Nanoprecipitation of Fluorescent Conjugated Polymer onto the Surface of Plasmonic Nanoparticle for Fluorescence/Dark-Field Dual-Modality Single Particle Imaging.

In this work, a hybridized nanoparticle with fluorescence/dark-field dual-modality imaging capability was prepared by nanoprecipitation of fluorescent conjugated polymer onto the surface of silica-coated rod-shape plasmonic nanoparticle.

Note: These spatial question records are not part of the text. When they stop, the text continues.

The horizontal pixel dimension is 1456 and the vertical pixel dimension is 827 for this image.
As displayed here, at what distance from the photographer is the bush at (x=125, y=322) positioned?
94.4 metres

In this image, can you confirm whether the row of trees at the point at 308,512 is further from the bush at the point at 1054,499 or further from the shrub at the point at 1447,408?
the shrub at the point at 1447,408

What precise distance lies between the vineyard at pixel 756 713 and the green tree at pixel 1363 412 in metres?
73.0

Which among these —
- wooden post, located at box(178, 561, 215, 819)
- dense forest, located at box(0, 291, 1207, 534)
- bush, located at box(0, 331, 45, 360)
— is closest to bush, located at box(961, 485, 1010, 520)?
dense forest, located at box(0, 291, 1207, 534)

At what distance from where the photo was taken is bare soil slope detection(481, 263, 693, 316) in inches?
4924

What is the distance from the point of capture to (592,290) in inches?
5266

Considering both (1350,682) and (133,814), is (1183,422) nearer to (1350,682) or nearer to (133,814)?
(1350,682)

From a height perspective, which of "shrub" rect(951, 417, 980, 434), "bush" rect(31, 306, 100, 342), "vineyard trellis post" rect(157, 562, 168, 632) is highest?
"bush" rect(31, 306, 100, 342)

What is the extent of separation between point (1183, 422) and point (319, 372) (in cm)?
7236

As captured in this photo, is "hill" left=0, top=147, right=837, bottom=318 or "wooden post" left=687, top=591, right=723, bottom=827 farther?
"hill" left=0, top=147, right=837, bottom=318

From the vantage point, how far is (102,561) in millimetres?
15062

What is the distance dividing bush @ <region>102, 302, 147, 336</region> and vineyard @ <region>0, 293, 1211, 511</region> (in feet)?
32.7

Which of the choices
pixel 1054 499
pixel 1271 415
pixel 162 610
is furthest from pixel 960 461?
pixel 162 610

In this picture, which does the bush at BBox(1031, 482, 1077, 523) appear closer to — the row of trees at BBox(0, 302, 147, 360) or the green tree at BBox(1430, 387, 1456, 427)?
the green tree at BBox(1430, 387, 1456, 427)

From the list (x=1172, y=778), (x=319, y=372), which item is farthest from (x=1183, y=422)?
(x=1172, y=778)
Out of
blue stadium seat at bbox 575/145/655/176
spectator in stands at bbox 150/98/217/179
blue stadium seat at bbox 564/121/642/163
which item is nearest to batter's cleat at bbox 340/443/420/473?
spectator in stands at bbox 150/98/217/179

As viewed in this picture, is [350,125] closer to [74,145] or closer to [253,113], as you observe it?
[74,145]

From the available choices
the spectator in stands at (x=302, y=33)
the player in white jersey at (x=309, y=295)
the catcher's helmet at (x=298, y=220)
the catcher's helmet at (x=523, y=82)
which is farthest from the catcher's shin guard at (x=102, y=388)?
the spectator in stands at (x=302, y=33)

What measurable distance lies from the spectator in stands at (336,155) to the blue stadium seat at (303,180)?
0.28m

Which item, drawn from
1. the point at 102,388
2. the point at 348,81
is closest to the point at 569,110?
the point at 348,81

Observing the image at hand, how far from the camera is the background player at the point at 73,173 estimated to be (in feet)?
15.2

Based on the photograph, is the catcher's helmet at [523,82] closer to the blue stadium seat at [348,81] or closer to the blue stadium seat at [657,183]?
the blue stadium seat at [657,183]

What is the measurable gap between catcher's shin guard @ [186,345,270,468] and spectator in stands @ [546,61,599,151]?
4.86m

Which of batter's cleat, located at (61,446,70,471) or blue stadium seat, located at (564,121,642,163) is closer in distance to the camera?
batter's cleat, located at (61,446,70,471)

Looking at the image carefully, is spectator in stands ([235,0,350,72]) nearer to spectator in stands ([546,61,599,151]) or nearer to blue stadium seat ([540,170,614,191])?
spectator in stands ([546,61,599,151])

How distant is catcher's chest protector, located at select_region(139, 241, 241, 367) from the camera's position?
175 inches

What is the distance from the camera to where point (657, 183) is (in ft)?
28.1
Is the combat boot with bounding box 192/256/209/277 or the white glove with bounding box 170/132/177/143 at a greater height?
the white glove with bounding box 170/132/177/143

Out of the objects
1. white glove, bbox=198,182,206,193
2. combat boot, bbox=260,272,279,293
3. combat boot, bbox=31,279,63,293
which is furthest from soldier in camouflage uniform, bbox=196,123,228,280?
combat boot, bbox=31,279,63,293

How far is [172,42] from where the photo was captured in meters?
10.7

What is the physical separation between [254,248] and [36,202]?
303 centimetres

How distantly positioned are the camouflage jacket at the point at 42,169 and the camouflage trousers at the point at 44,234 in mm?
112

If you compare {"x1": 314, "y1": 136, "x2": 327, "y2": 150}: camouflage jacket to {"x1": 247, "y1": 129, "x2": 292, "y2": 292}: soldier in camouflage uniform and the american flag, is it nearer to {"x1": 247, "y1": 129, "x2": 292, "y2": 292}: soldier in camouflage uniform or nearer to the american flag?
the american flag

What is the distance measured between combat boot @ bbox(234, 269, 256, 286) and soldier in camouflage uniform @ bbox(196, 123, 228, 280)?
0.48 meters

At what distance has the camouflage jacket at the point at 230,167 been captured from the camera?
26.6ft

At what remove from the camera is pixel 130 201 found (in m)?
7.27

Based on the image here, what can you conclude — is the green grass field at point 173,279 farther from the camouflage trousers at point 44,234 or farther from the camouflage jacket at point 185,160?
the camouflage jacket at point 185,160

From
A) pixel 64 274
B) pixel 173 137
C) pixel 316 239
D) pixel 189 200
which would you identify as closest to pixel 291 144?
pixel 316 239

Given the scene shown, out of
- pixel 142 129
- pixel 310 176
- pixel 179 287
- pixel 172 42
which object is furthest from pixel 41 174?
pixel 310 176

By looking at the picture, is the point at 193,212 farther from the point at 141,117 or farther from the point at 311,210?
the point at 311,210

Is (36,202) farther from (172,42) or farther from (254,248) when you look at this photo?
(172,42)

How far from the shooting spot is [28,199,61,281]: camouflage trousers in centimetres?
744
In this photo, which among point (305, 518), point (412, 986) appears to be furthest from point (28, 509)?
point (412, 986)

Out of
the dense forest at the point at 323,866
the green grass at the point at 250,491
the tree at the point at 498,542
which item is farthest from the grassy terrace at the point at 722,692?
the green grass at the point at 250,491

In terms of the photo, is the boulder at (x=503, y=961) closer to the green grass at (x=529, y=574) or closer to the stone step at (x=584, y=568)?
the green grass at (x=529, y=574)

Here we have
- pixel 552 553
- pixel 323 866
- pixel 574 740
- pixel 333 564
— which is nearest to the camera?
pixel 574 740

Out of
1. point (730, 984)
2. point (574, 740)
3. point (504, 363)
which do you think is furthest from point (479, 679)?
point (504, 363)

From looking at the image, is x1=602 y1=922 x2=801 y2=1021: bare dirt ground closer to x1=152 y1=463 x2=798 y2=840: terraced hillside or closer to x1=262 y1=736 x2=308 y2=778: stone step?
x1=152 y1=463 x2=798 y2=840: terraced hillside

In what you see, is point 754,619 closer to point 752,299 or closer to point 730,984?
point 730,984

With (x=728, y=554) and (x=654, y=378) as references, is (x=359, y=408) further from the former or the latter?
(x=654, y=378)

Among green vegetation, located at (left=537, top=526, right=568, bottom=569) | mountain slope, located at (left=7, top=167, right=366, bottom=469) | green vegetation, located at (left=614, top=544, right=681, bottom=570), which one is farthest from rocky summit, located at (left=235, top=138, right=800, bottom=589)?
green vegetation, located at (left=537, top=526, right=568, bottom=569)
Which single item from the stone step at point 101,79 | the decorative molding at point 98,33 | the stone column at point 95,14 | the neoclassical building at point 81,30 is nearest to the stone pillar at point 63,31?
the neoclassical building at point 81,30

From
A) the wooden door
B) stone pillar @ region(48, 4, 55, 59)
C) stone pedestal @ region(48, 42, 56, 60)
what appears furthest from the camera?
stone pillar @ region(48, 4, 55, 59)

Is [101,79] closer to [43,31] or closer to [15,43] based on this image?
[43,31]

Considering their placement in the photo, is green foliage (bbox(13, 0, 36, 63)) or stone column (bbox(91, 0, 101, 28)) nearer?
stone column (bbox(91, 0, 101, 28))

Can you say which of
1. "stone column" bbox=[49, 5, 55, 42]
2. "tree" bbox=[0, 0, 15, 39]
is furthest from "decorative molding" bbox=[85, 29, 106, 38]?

According to the spectroscopic and microscopic characterizations, the fluorescence intensity of conjugated polymer poly[(9,9-dioctylfluorenyl-2,7-diyl)-alt-co-(1,4-benzo(2,1',3)-thiadiazole)] (PFBT) could be enhanced around 2-fold after assembling onto the silica-decorated metal nanorod surface compared with the fluorescence intensity of regular PFBT polymer dots without the metal core. The in situ nanorod etching experiment further confirmed this result at the single particle level. In addition to the fluorescence enhancement effect, improved fluorescence stability was obtained from the single particle fluorescence intensity characterizations. As a consequence, this self-assembled functional nanoparticle could be extensively applied to biological imaging such as cellular labeling and single particle tracking owing to the novel and unique optical features, for example, the superior optical stability and specific identification capability from the scattering and fluorescence domain, respectively. Furthermore, the amendable peripheral polymer surface of this nanostructure will promote its applications in biological sensing and imaging-guided functional molecule delivery in the future.